When you respond, write out each entry exactly as it stands.

##### Data under study #####

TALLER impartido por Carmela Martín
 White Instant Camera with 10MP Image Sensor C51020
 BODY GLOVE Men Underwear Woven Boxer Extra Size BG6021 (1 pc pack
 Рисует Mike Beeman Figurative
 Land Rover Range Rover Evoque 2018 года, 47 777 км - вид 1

#####

▶ Response to the task
TALLER impartido por Carmela Martín
 White Instant Camera with 10MP Image Sensor C51020
 BODY GLOVE Men Underwear Woven Boxer Extra Size BG6021 (1 pc pack
 Рисует Mike Beeman Figurative
 Land Rover Range Rover Evoque 2018 года, 47 777 км - вид 1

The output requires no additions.